Diabetes and other autoimmune endocrine diseases
Previously we showed that an insulin B:9-23 register 3 specific monoclonal antibody (mAb287) delayed spontaneous type 1 diabetes (T1D) when administrated to NOD mice. Of note, mAb287 delayed progression to overt hyperglycemia even when administrated at a late pre-diabetic stage. Efficacy was associated with a decrease in islet infiltration of lymphocytes suggesting that mAb287 is acting to delete and/or reprogram antigen presenting cells expressing the cognate peptide:MHC complex. The recent successes of chimeric antigen receptor (CAR)-redirected CD8 T cells in cancer immunotherapy prompted us to investigate whether the efficacy of this monoclonal antibody therapy could be enhanced by delivery in a cellular format. Accordingly, we now describe our results using mAb287-CAR CD8 T cells and control CAR-T cells.
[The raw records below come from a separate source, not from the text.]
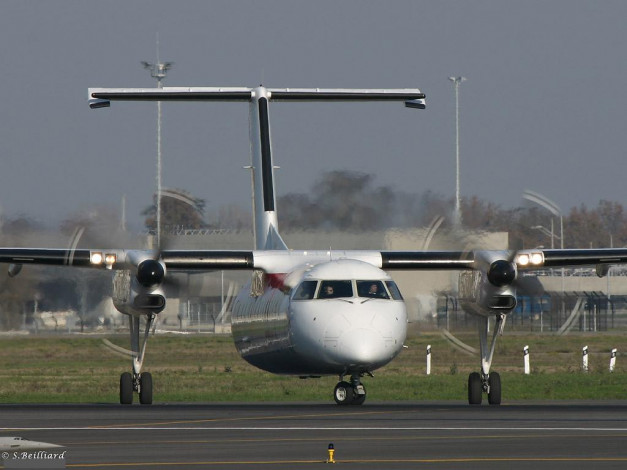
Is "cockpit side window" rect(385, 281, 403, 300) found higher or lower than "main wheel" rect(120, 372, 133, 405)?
higher

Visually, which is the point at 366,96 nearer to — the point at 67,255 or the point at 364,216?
the point at 364,216

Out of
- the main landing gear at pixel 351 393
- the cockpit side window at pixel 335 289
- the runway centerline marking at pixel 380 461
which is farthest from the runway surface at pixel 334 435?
the cockpit side window at pixel 335 289

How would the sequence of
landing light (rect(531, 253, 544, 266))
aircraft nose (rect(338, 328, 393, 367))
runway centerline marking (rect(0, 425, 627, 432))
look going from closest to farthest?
runway centerline marking (rect(0, 425, 627, 432)), aircraft nose (rect(338, 328, 393, 367)), landing light (rect(531, 253, 544, 266))

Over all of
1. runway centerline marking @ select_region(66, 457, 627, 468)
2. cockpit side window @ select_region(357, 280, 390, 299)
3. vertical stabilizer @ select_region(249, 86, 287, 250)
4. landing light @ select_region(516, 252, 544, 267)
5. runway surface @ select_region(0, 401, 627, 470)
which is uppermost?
vertical stabilizer @ select_region(249, 86, 287, 250)

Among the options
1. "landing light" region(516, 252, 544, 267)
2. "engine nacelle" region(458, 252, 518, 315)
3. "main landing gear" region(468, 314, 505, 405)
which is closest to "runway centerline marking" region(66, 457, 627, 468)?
"engine nacelle" region(458, 252, 518, 315)

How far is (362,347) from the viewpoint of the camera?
23297mm

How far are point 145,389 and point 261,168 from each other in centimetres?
760

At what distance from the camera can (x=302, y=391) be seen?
3500 cm

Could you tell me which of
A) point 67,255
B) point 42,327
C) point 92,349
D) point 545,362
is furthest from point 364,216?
point 92,349

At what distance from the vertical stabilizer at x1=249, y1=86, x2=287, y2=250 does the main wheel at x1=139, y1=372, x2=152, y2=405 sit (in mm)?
5342

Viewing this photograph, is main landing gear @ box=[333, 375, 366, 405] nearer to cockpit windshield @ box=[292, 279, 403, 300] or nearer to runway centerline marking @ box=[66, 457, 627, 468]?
cockpit windshield @ box=[292, 279, 403, 300]

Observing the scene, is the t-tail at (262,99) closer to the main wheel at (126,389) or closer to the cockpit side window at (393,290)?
the main wheel at (126,389)

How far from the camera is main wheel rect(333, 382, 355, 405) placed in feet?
82.7

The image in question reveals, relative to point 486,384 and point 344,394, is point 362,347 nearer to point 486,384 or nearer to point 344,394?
point 344,394
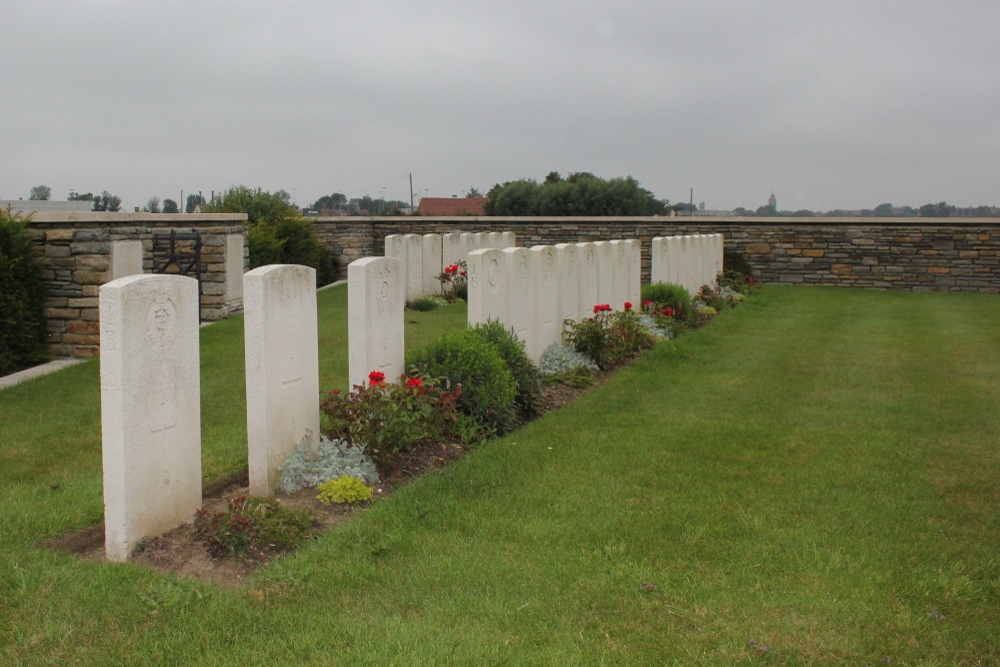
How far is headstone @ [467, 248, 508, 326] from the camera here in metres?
7.88

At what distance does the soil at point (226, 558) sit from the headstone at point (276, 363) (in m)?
0.28

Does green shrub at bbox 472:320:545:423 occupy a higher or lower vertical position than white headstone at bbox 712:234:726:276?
lower

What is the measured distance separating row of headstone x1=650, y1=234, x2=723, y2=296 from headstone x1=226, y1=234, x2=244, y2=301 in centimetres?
631

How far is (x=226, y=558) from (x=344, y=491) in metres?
0.95

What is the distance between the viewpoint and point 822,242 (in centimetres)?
2055

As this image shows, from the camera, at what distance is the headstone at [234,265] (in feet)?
44.2

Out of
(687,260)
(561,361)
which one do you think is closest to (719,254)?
(687,260)

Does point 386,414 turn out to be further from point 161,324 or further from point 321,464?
point 161,324

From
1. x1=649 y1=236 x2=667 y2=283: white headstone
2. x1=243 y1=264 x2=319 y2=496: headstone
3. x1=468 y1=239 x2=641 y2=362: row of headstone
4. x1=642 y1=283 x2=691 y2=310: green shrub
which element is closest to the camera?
x1=243 y1=264 x2=319 y2=496: headstone

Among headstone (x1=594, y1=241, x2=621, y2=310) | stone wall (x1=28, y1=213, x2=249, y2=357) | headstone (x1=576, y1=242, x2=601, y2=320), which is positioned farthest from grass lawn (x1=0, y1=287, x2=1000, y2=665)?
headstone (x1=594, y1=241, x2=621, y2=310)

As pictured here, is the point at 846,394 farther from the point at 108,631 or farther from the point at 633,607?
the point at 108,631

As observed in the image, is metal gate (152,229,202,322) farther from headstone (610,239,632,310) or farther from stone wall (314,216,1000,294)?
stone wall (314,216,1000,294)

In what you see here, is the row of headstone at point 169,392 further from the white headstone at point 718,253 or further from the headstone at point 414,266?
the white headstone at point 718,253

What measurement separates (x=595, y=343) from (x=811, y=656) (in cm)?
637
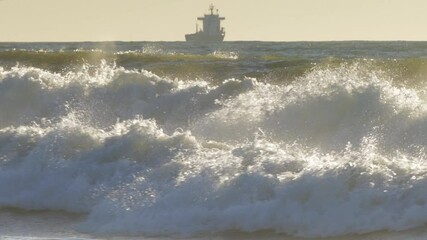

Using our optimized protocol, up to 35% of activated CD8 T cells can be transduced with mAb287-CAR retroviruses. In vitro stimulation experiments confirm that mAb287-CAR-CD8 cells maintain the antigen binding specificity of the parent antibody, secreting IFNg in a dose dependent manner in response to insulin B:9-23(R3)/I-Ag7 complexes, but not controls. Similarly, mAb287-CAR-CD8 T cells delete antigen presenting cells with the target antigen on their surface in vitro. Following adoptive transfer to young NOD mice GFP expressing mAb287-CAR-CD8 T cells could be detected by flow cytometry at least 2 weeks post-transfer in the spleens and lymph nodes. Recipient animals showed no evidence of acute toxicity following transfer. We propose that the antigen specific mAb redirected CAR T cells may be a safe immune therapy to arrest the progression of autoimmune diabetes.